▶ _RECORDS_
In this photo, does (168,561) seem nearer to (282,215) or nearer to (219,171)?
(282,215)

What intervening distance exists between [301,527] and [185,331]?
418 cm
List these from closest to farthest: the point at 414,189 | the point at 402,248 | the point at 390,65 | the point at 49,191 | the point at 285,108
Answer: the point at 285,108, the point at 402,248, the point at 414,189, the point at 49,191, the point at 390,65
--
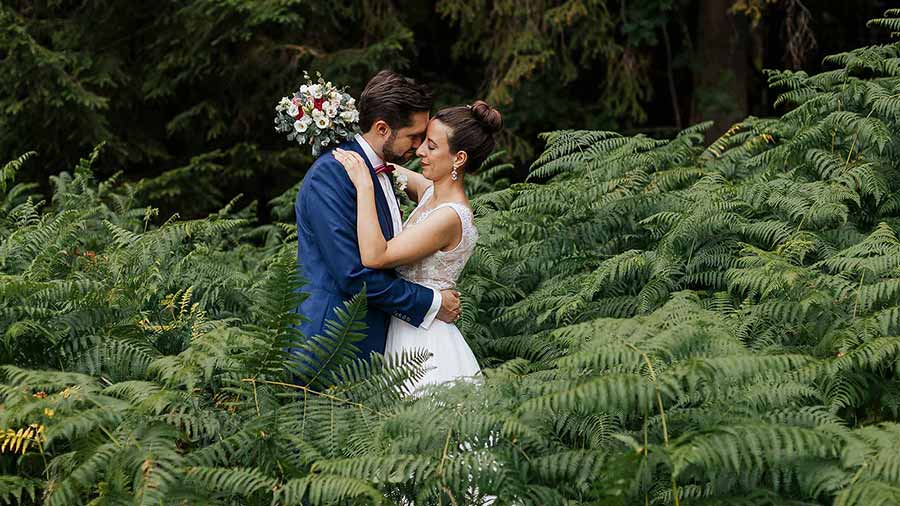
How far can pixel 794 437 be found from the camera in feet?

▶ _WORK TO COMPLETE_
Copy out every line of the records that contains the word "point".

▶ _COMPLETE RESPONSE_
List these from closest to farthest: the point at 414,189 | the point at 402,248 | the point at 390,65 | the point at 49,191 | the point at 285,108
Answer: the point at 285,108, the point at 402,248, the point at 414,189, the point at 49,191, the point at 390,65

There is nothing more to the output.